De rechtbank heeft ter terechtzitting gesproken met [reclasseringswerker], reclasseringswerker bij De Jeugd en Gezinsbeschermers. Zij heeft het advies van Reclassering Nederland onderschreven en nader toegelicht.
Adolescentenstrafrecht
Ten aanzien van de vraag of het volwassenenstrafrecht of het jeugdstrafrecht dient te worden toegepast, overweegt de rechtbank als volgt. De verdachte was ten tijde van het plegen van het feit achttien jaar oud en dus meerderjarig. Op een jongvolwassen verdachte die ten tijde van het strafbare feit meerderjarig is, maar de leeftijd van drieëntwintig jaar nog niet heeft bereikt, kan het adolescentenstrafrecht worden toegepast als omstandigheden gelegen in de persoon van de verdachte of de omstandigheden waaronder het feit is gepleegd daartoe aanleiding geven. Uit voornoemd reclasseringsrapport blijkt dat er aanwijzingen zijn voor toepassing van het adolescentenstrafrecht en dat dit ook wordt geadviseerd. De rechtbank neemt dit advies over en past het adolescentenstrafrecht toe.
Op te leggen straf
Gelet op de ernst van het gepleegde feit en de gevolgen daarvan voor de slachtoffers en de maatschappij, acht de rechtbank de oplegging van een jeugddetentie passend en geboden. Daar komt bij dat de verdachte het onderhavige feit heeft gepleegd gedurende een proeftijd. Dit heeft de verdachte er niet van weerhouden om opnieuw een (soortgelijk) strafbaar feit te begaan.

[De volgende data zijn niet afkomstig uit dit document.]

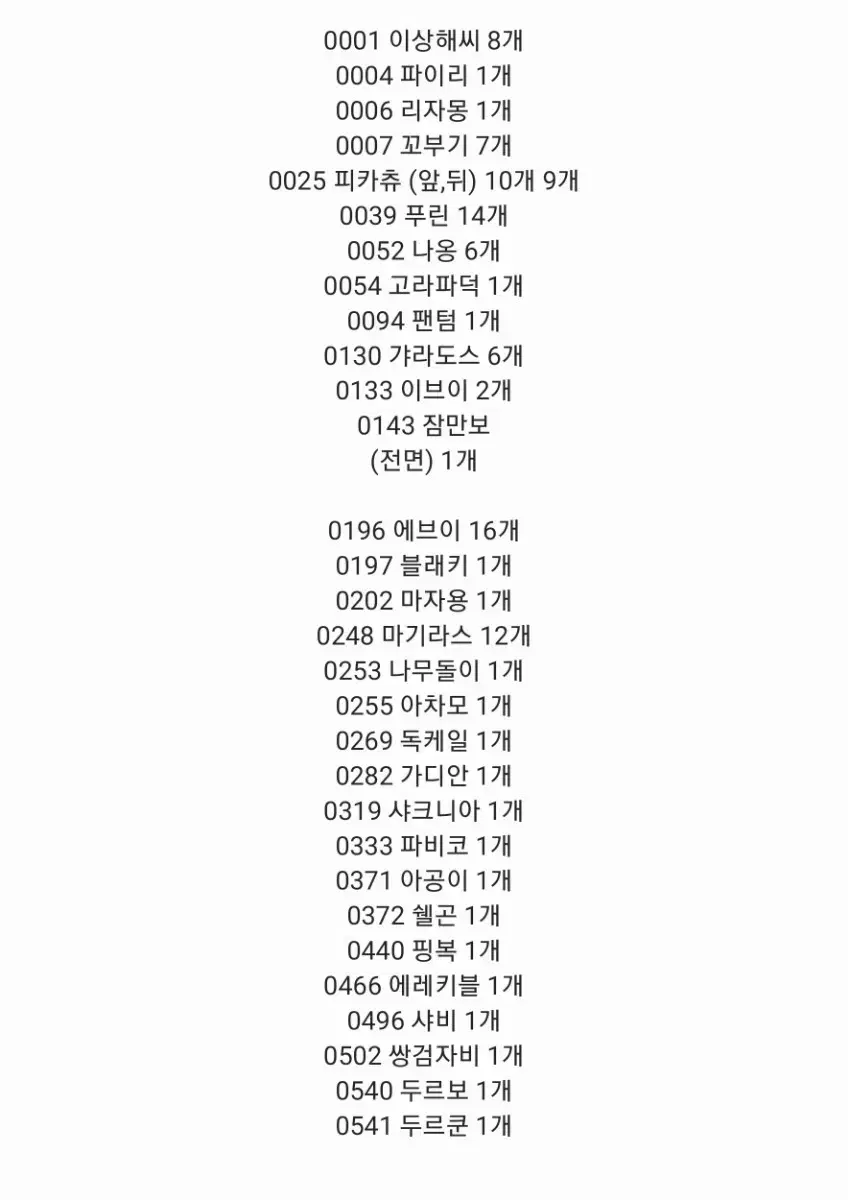 0001 이상해씨 8개
0004 파이리 1개
0006 리자몽 1개
0007 꼬부기 7개
0025 피카츄 (앞,뒤) 10개 9개
0039 푸린 14개
0052 나옹 6개
0054 고라파덕 1개
0094 팬텀 1개
0130 갸라도스 6개
0133 이브이 2개
0143 잠만보
(전면) 1개

0196 에브이 16개
0197 블래키 1개
0202 마자용 1개
0248 마기라스 12개
0253 나무돌이 1개
0255 아차모 1개
0269 독케일 1개
0282 가디안 1개
0319 샤크니아 1개
0333 파비코 1개
0371 아공이 1개
0372 쉘곤 1개
0440 핑복 1개
0466 에레키블 1개
0496 샤비 1개
0502 쌍검자비 1개
0540 두르보 1개
0541 두르쿤 1개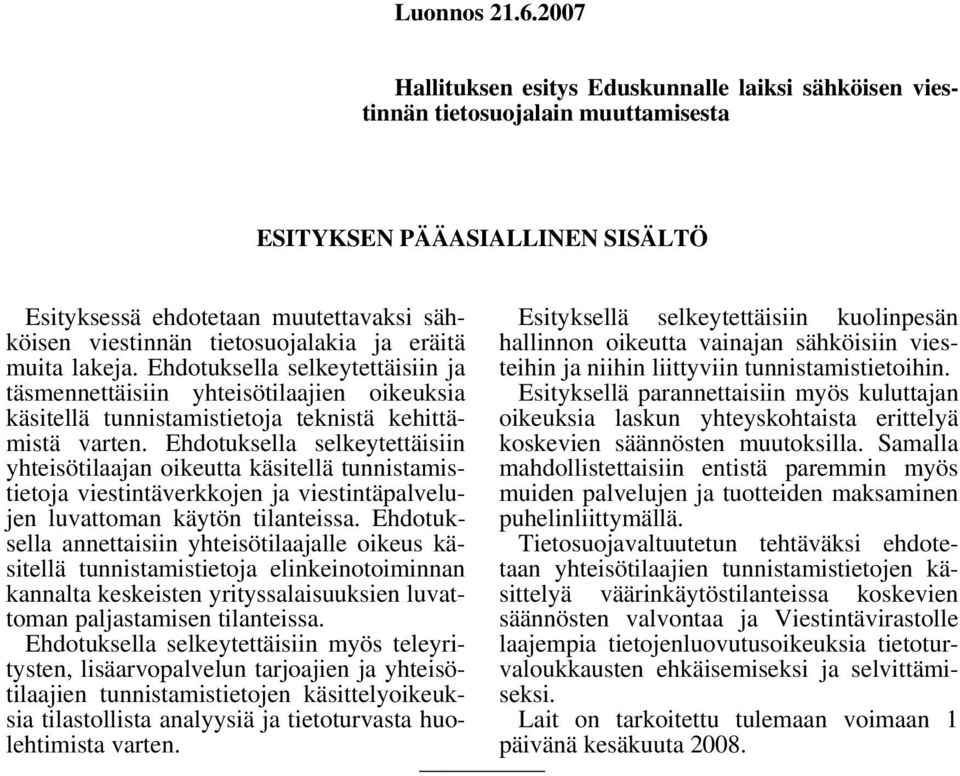 Luonnos 21.6.2007

Hallituksen esitys Eduskunnalle laiksi sähköisen viestinnän tietosuojalain muuttamisesta

ESITYKSEN PÄÄASIALLINEN SISÄLTÖ

Esityksessä ehdotetaan muutettavaksi sähköisen viestinnän tietosuojalakia ja eräitä muita lakeja. Ehdotuksella selkeytettäisiin ja täsmennettäisiin yhteisötilaajien oikeuksia käsitellä tunnistamistietoja teknistä kehittämistä varten. Ehdotuksella selkeytettäisiin yhteisötilaajan oikeutta käsitellä tunnistamistietoja viestintäverkkojen ja viestintäpalvelujen luvattoman käytön tilanteissa. Ehdotuksella annettaisiin yhteisötilaajalle oikeus käsitellä tunnistamistietoja elinkeinotoiminnan kannalta keskeisten yrityssalaisuuksien luvattoman paljastamisen tilanteissa.

Ehdotuksella selkeytettäisiin myös teleyritysten, lisäarvopalvelun tarjoajien ja yhteisötilaajien tunnistamistietojen käsittelyoikeuksia tilastollista analyysiä ja tietoturvasta huolehtimista varten.

Esityksellä selkeytettäisiin kuolinpesän hallinnon oikeutta vainajan sähköisiin viesteihin ja niihin liittyviin tunnistamistietoihin.

Esityksellä parannettaisiin myös kuluttajan oikeuksia laskun yhteyskohtaista erittelyä koskevien säännösten muutoksilla. Samalla mahdollistettaisiin entistä paremmin myös muiden palvelujen ja tuotteiden maksaminen puhelinliittymällä.

Tietosuojavaltuutetun tehtäväksi ehdotetaan yhteisötilaajien tunnistamistietojen käsittelyä väärinkäytöstilanteissa koskevien säännösten valvontaa ja Viestintävirastolle laajempia tietojenluovutusoikeuksia tietoturvaloukkausten ehkäisemiseksi ja selvittämiseksi.

Lait on tarkoitettu tulemaan voimaan 1 päivänä kesäkuuta 2008.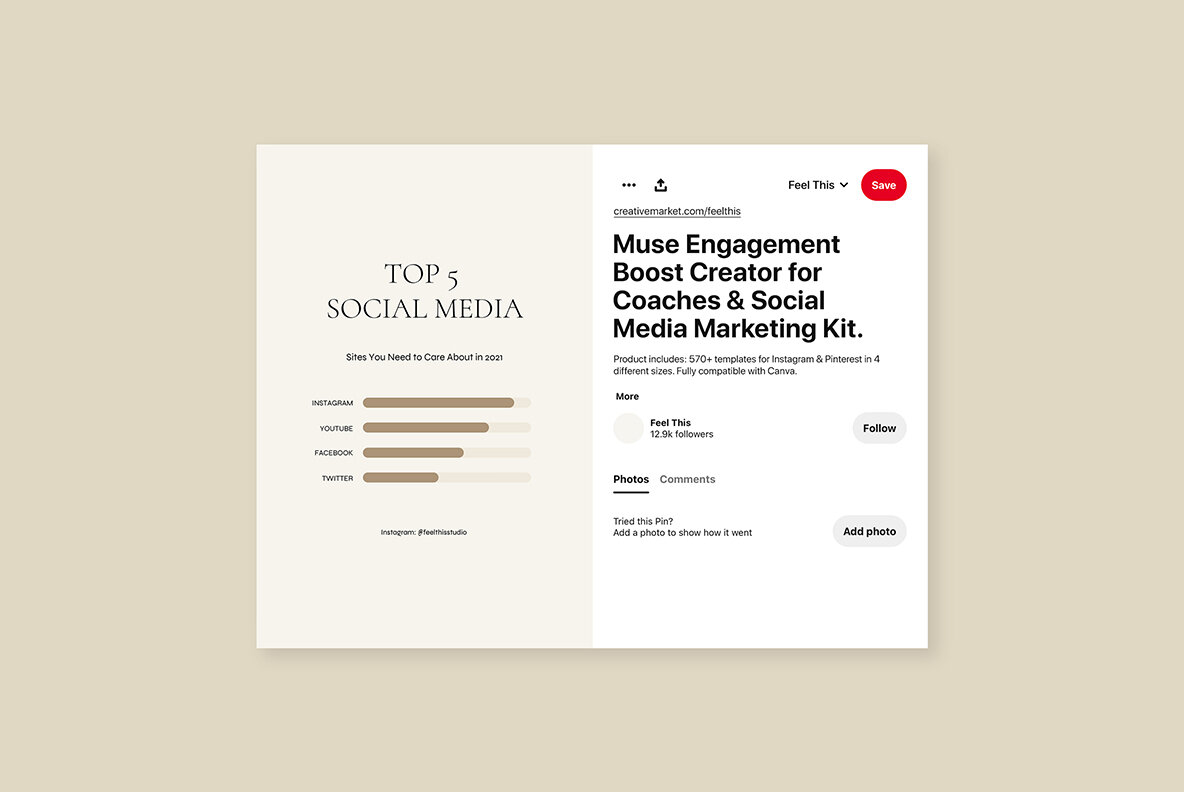 TOP 5
SOCIAL MEDIA

Sites You Need to Care About in 2021

INSTAGRAM
YOUTUBE
FACEBOOK
TWITTER

Instagram: @feelthisstudio

Feel This
Save

creativemarket.com/feelthis

Muse Engagement Boost Creator for Coaches & Social Media Marketing Kit.

Product includes: 570+ templates for Instagram & Pinterest in 4 different sizes. Fully compatible with Canva.

More

Feel This
12.9k followers
Follow

Photos Comments

Tried this Pin?
Add a photo to show how it went
Add photo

Alles afwegende is de rechtbank van oordeel dat aan de verdachte een jeugddetentie voor de duur van 210 dagen moet worden opgelegd. De rechtbank zal echter bepalen dat een gedeelte daarvan, groot 106 dagen, vooralsnog niet ten uitvoer zal worden gelegd en zal daaraan een proeftijd verbinden van twee jaren, zodat de verdachte ervan wordt weerhouden zich voor het einde van die proeftijd schuldig te maken aan een strafbaar feit. De rechtbank zal bepalen dat de tijd die de verdachte voor de tenuitvoerlegging van deze uitspraak in voorlopige hechtenis heeft doorgebracht bij de uitvoering van de jeugddetentie geheel in mindering zal worden gebracht. Het onvoorwaardelijke deel van de jeugddetentie is daarmee gelijk aan het voorarrest.
Verder acht de rechtbank oplegging van de door de officier van justitie gevorderde bijzondere voorwaarden noodzakelijk. De rechtbank zal deze bijzondere voorwaarden aan het voorwaardelijk deel van de op te leggen jeugddetentie verbinden.

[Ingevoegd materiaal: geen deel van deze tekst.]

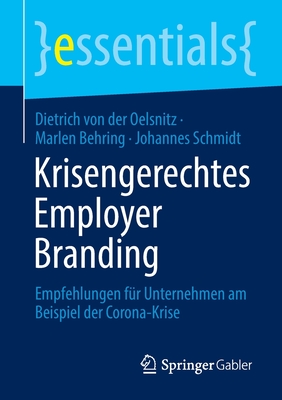 }essentials{

Dietrich von der Oelsnitz · Marlen Behring · Johannes Schmidt

Krisengerechtes Employer Branding

Empfehlungen für Unternehmen am Beispiel der Corona-Krise

Springer Gabler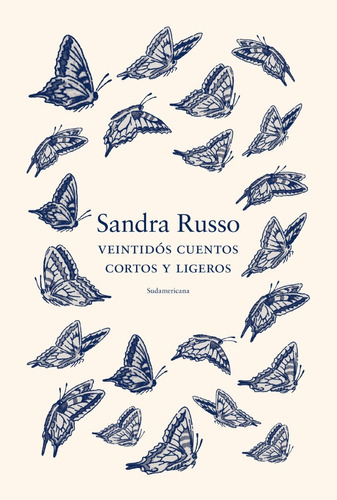 Sandra Russo

VEINTIDÓS CUENTOS CORTOS Y LIGEROS

Sudamericana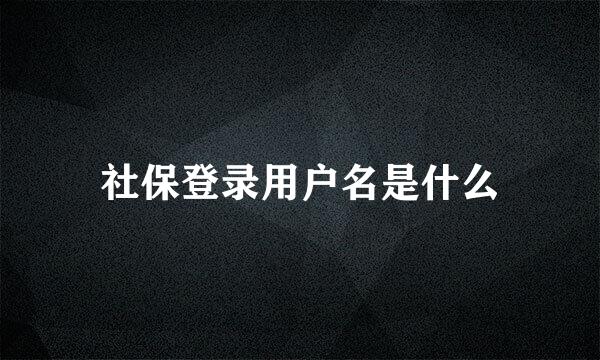 社保登录用户名是什么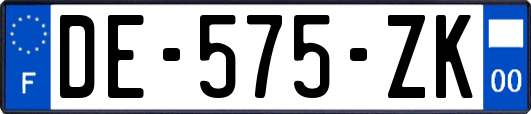 F

DE-575-ZK

00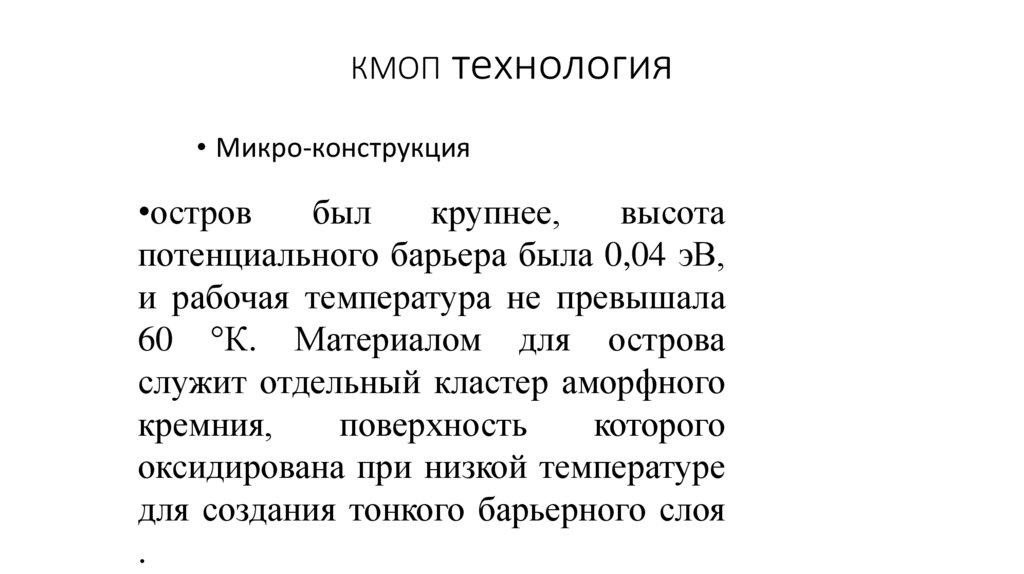 КМОП технология

• Микро-конструкция

•остров был крупнее, высота потенциального барьера была 0,04 эВ, и рабочая температура не превышала 60 °К. Материалом для острова служит отдельный кластер аморфного кремния, поверхность которого оксидирована при низкой температуре для создания тонкого барьерного слоя .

Dadelijke uitvoerbaarheid voorwaarden
De rechtbank is van oordeel dat er, zonder een beschermend kader, ernstig rekening mee moet worden gehouden dat de verdachte wederom een misdrijf zal begaan dat gericht is tegen of gevaar veroorzaakt voor de onaantastbaarheid van het lichaam van een of meer personen. De rechtbank weegt daarbij de ernst van het feit mee, alsook het feit dat de verdachte eerder onherroepelijk voor een soortgelijk strafbaar feit is veroordeeld en hij bovendien tijdens het plegen van onderhavig feit in een proeftijd liep. De rechtbank beveelt daarom dat de bijzondere voorwaarden en het daarop uit te voeren toezicht dadelijk uitvoerbaar zijn.